我正在尝试运行一个 AWS Lambda 函数,该函数将从 S3 读取 JSON 文件,将其转换为可读流并将该数据保存到数据库。不确定传入数据量,因此使用流。
下面的代码应该做什么的基本概述是:
stream-json
解析传入的 JSON 数据并使用 StreamArray 函数对其进行转换stream-chain
问题是,lambda 只触发一次。我有一个事件桥,每 x 分钟用 S3 中的一个新文件触发这个 lambda。第二次触发 lambda 时,它不会进入流管道并且绝对不会记录任何错误。
下面给出了一个最小的代码示例:
let s3 = new S3(S3_BUCKET_NAME)
export const eventFromSQS = async (eventString: string, callback?: any) => {
try {
const event = JSON.parse(eventString)
console.log(`Received event from SQS ::`, { event })
const obj = JSON.parse(JSON.parse(event.Records[0].body))
const s3Key = decodeURIComponent(obj.s3.object.key)
console.log(`Received s3Key from event object :: ${s3Key}`)
let result = await transformAndSaveData(s3Key)
} catch (err) {
console.log(err)
return createInternalErrorResponse(`Failed sub-function eventFromSQS :: ${err}`)
}
}
const receiveEvent = async (s3Key: string) => {
try {
console.log(`Received s3Key in event :: ${s3Key}`)
const splittedKey = s3Key.split("/")

══════

待办任务:
1. 请逐字打印这段 Lambda 帖子中的一部分:从含有“const obj = JSON.parse(JSON.parse(event.Records[0].body))”的词句开始,到“result = await transformAndSaveData(s3Key)”结束。
2. 这段 Lambda 帖子的代码里,哪些名称是用 const 声明的?请全部列出。

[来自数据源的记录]
══════

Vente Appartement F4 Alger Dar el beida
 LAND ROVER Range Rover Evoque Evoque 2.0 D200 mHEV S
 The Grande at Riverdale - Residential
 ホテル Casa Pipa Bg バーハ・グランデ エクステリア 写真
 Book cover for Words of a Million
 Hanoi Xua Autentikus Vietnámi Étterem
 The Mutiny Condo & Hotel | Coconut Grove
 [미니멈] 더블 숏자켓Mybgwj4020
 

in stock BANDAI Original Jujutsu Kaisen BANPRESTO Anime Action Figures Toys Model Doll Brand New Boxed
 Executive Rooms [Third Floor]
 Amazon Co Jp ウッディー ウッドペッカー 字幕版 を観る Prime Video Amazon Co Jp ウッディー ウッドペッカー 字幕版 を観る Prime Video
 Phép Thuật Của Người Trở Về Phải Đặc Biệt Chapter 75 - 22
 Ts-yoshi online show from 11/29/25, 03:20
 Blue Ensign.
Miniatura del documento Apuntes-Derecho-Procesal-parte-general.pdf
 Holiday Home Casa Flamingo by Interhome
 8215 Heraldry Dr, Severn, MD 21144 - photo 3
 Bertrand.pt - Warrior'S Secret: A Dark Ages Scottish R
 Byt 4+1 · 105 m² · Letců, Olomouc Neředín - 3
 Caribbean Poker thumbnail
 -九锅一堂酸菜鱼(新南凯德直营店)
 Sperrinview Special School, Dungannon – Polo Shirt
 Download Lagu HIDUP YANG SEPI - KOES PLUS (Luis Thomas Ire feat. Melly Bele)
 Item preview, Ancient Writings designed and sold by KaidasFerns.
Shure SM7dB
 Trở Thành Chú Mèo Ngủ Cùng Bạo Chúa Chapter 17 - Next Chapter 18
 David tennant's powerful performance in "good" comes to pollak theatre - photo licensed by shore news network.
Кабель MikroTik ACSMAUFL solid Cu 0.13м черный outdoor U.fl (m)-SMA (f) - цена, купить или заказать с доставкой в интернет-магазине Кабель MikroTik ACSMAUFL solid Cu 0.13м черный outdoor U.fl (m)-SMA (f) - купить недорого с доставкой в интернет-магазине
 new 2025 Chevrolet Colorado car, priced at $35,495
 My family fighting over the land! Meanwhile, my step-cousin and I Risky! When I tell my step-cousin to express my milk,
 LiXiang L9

══════

逐项结果:
1.
const obj = JSON.parse(JSON.parse(event.Records[0].body))
const s3Key = decodeURIComponent(obj.s3.object.key)
console.log(`Received s3Key from event object :: ${s3Key}`)
let result = await transformAndSaveData(s3Key)

2. eventFromSQS、event、obj、s3Key、receiveEvent、splittedKey